The inner surface of the tubes of the tube bundle condenser is a fan with the Cooling air or acted upon by a pump with water. If the shell-and-tube condenser can be used above the evaporator part and thus the condensed primary coolant can flow back under gravity to the evaporator part, the energy input for the fan is the only factor to be considered in the operating costs. In a delivery process by means of a pump would still their - low - added drive energy.

to warranty a big one heat transport by heat conduction is the base of the Evaporator with the heat transferring area the electronic component connected either cohesively and / or non-positively. In this case, the cohesive Compound from a soldering, Bonding, a welding or consist of a merger.

The frictional Connection in turn can be made by a pressfit, a pressing, a Crimping, wedging, screwing or tangling the contacting surfaces the electronic component on the one hand with the base surface of the On the other hand be made evaporator.

Several embodiments The invention are illustrated in the drawings. Showing:

1 the schematic representation of the coupled with the electronic component to be cooled evaporator part and thus connected via pipes to a closed circuit capacitor part, which is acted upon by a fan of air as a secondary coolant,

2 the device-technical representation of 1 in which the condensed primary coolant flows back under gravity from the condenser part to the evaporator part,

3 the perspective top view of a first embodiment of the evaporator part with on the top of a barred base surface whose surfaces with a microstructure (s 3 ),

4 the representation of a single rod of 3 with a detail enlargement of its microstructure,

5 a perspective view of a first embodiment of the condenser part in the form of a tube bundle evaporator,

6 a section of a pipe in the vertical position of the tube bundle evaporator of 5 with an enlarged detail view of its galvanized microstructure,

7 A second embodiment of an evaporator part with plate-shaped evaporator surfaces whose surfaces are provided with a microstructure (see enlarged detail),

8th the formation of a second embodiment of the capacitor part with plate-shaped capacitor surfaces, which are provided with holes and their surfaces with a microstructured surface,

9 the view in the direction of the arrow IX of 8th on the superimposed plates with the staggered hole arrangement,

10 a third embodiment of the capacitor part with capacitor plates that are mutually inclined,

11 the arrangement of an evaporator and a condenser part within a cooling pipe in the form of a heat pipe,

12 a rod or tubular body wrapped by a microporous polymer membrane prior to its insertion into a plating bath for application of the microstructures and

13 a micrograph of a microstructure.

The in the 1 and 2 shown cooling device 1 for cooling components of the power electronics 2 has an evaporator 3 and a capacitor 4 on that through two pipes 5 . 6 connected to each other to a closed circuit. The pipeline 5 this becomes the primary coolant 7 symbolizing arrows in vapor phase and the pipeline 6 flows through the primary coolant in the liquid phase. About a fan 8th the condenser 4 is the secondary coolant 9 , here air, charged.

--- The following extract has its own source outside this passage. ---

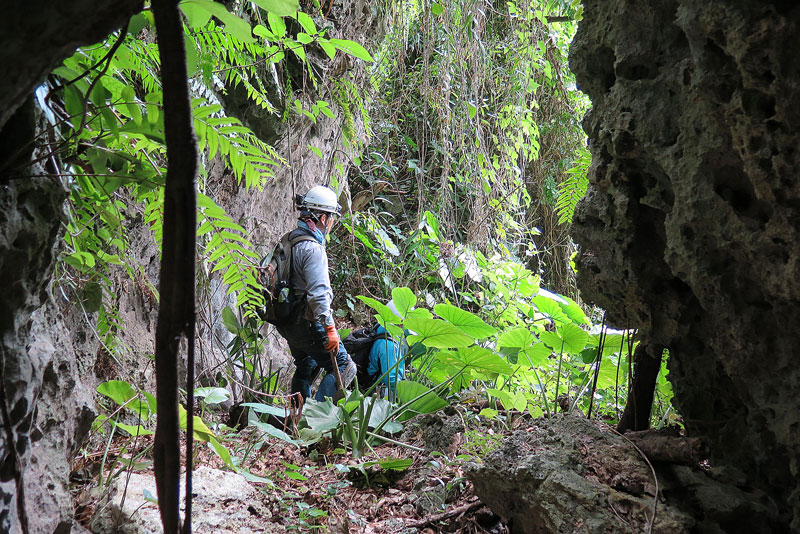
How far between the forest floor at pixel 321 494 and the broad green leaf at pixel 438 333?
1.42 feet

How clear 2 can be taken, which is the electronic component 2 to the evaporator 3 amount of heat released from the primary coolant 7 and this automatically in vapor form over the pipe socket 10 and the line 5 to the inlet 11 of the housing 4a the capacitor part 4 directed. The inner surface 12b (S. 6 ) of the pipes 12 of the condenser part designed as a tube bundle condenser 4 is from the secondary coolant 9 impinged, which via inlet openings 9a into and through the outlet openings 9b comes out. The outer surface 12a the pipes 12 is first of the vapor phase of the primary coolant 7 applied. The condensed and thus liquid phase of the primary coolant 7 leaves the tube bundle capacitor 4 over the pipe socket 13 and flows under gravity through the second pipeline 6 to the inlet 14 of the evaporator part 3 , The base area 3a of the evaporator part 3 is in the illustrated case with a variety of matrix-like arranged on her rods 15 provided, the outer surface 15a with projections 16 in the form of ordered microstructures 16a covered by means of a micropores 17 provided polymer membrane 18 (S. 12 ) on the surface 15a of the bars 15 galvanized and have a pin shape that aligns with its longitudinal axis 19 (S. 2 ) either as shown perpendicular or at an angle α between 30 ° and 90 °.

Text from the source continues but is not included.